__PROBLEM DETAILS__. Repeat the listing below word for word, starting with the line that contains "Which is furthest from row" and going on through the line that contains "(x=13, y=276) →".

__DATA ENTRIES__.
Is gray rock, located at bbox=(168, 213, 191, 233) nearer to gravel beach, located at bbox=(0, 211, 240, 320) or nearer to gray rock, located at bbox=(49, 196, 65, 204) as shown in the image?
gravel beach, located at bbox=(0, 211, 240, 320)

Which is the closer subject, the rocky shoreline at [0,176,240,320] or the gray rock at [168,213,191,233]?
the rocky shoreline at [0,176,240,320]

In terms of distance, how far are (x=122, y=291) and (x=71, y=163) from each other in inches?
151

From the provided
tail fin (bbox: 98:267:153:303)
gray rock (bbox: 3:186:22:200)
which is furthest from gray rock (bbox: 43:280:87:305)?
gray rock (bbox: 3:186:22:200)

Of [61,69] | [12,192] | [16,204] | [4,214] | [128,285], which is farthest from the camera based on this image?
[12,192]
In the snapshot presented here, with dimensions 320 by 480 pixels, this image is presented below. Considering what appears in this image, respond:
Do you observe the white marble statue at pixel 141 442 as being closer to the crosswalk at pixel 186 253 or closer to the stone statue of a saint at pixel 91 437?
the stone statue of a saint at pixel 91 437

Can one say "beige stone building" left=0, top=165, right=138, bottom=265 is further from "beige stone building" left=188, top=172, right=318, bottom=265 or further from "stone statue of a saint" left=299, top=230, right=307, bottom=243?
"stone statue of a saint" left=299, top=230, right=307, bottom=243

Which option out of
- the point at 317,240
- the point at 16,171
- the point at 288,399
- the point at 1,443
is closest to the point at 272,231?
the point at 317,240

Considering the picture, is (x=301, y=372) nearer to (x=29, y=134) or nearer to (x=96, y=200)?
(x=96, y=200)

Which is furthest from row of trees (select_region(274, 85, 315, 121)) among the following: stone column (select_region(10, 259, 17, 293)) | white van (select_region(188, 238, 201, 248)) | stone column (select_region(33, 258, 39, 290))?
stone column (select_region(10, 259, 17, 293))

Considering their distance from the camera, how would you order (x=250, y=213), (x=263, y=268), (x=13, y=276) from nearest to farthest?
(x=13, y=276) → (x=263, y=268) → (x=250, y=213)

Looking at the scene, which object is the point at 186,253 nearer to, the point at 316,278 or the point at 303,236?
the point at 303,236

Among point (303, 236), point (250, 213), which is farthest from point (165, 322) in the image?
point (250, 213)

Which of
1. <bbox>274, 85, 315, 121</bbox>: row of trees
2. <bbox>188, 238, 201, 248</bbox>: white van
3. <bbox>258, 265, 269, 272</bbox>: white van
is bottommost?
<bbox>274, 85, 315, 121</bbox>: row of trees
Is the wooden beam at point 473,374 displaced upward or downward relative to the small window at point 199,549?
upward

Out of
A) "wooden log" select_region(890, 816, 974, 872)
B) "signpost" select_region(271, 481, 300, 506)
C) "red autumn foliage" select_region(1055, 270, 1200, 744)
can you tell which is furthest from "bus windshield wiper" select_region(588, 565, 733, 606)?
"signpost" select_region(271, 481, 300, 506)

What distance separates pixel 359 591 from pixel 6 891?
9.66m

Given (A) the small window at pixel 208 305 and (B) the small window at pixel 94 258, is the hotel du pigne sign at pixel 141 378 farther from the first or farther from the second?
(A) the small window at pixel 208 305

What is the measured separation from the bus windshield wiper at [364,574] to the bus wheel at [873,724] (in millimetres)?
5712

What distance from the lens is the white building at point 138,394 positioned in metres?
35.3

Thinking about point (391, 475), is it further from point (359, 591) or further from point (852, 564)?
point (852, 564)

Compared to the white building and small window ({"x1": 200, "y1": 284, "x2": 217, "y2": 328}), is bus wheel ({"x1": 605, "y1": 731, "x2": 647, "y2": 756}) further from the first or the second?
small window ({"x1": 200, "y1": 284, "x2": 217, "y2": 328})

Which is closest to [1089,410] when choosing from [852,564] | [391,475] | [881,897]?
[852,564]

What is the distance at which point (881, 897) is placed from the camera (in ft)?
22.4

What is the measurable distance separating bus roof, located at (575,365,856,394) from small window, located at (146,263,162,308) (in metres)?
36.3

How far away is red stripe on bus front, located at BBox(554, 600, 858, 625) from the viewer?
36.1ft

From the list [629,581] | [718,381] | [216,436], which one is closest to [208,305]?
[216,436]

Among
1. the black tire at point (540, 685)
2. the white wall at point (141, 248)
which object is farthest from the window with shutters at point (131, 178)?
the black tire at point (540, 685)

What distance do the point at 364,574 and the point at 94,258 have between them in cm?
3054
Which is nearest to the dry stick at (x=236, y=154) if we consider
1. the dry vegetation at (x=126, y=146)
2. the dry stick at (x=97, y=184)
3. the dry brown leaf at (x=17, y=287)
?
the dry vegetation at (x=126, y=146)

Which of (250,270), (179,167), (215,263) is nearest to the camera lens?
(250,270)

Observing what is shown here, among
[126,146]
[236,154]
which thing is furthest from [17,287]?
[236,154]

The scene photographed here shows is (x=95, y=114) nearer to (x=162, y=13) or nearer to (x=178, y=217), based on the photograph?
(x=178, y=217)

__THE ANSWER__.
Which is furthest from row of trees (select_region(274, 85, 315, 121)) among the following: stone column (select_region(10, 259, 17, 293)) | white van (select_region(188, 238, 201, 248)) | stone column (select_region(33, 258, 39, 290))?
stone column (select_region(10, 259, 17, 293))

Considering their distance from the camera, how would you order (x=250, y=213), (x=263, y=268), (x=13, y=276) from nearest to farthest?
(x=13, y=276) → (x=263, y=268) → (x=250, y=213)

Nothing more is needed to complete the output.